Former Chair of the Council of Economic Advisers Jared Bernstein said Wednesday that inflation may face a persistence problem affecting the U.S. economy.

This warning comes as consumers face increasing financial pressure, potentially complicating the Federal Reserve's efforts to stabilize prices and manage economic growth.

Bernstein appeared on CNBC's "Money Movers" program on May 13, 2026, to discuss recent economic data. He said inflation could remain high for a longer duration than previously anticipated, which would create a challenging environment for both policymakers and the public.

During the broadcast, Bernstein said that consumers are already feeling pinched. He highlighted that rising gas prices are making the current economic climate tougher for many households. The persistence of these price increases suggests that the inflationary cycle may not be cooling as quickly as some indicators had suggested.

Because the Federal Reserve monitors these trends to determine interest rate movements, a persistence problem could lead to a more restrictive monetary policy.
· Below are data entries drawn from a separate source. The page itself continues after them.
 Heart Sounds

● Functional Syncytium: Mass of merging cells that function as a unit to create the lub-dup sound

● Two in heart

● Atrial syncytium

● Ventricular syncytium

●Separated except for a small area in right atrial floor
Bernstein said the interplay between energy costs and general consumer spending is a critical area of scrutiny for the central bank.

While the discussion focused on macroeconomic trends, the dossier also noted a heavy snow warning of up to 10 inches [1] in a related report, though the primary focus of the appearance remained the stability of the U.S. dollar and consumer purchasing power.

inflation may face a persistence problem affecting the US economy

The warning from a former CEA chair suggests that the U.S. may be entering a phase where inflation becomes embedded in the economy. If price increases remain persistent despite Federal Reserve interventions, it may force the central bank to keep interest rates higher for longer, increasing the risk of a slowdown in economic growth while attempting to curb inflation.